Records for processing:
###

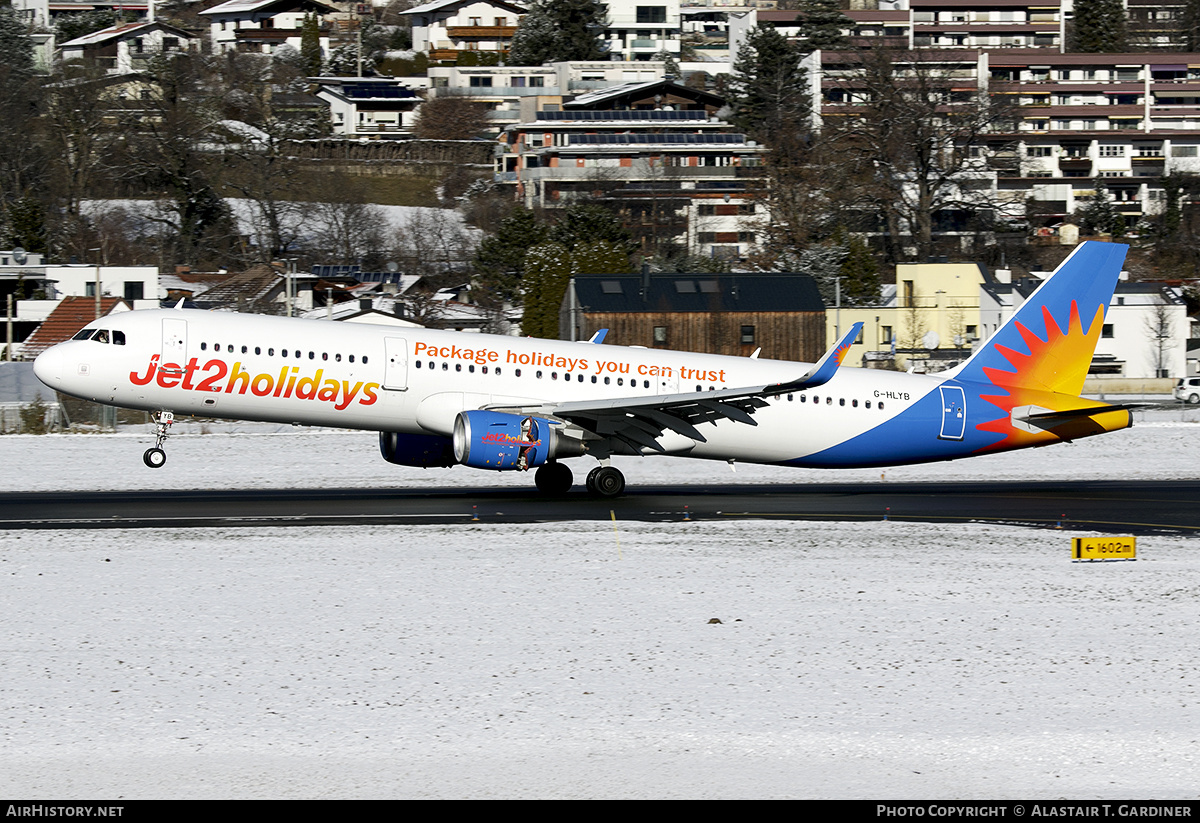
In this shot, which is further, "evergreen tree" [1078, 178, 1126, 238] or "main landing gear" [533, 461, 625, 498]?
"evergreen tree" [1078, 178, 1126, 238]

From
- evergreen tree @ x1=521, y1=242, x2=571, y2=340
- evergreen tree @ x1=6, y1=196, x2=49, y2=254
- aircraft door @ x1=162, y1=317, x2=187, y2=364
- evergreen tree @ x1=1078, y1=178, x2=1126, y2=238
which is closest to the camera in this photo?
aircraft door @ x1=162, y1=317, x2=187, y2=364

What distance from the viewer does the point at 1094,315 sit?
34.0 meters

###

Written request:
Retype all of the lines above word for word, but omit the pictures.

Full solution:
In this shot, which is further, "evergreen tree" [1078, 178, 1126, 238] or "main landing gear" [533, 461, 625, 498]?
"evergreen tree" [1078, 178, 1126, 238]

From
- evergreen tree @ x1=521, y1=242, x2=571, y2=340
- evergreen tree @ x1=6, y1=196, x2=49, y2=254
- aircraft door @ x1=162, y1=317, x2=187, y2=364
- evergreen tree @ x1=1078, y1=178, x2=1126, y2=238
which is closest to the camera in this photo?
aircraft door @ x1=162, y1=317, x2=187, y2=364

What distance from the viewer does the point at 1094,315 sit?
34.0 meters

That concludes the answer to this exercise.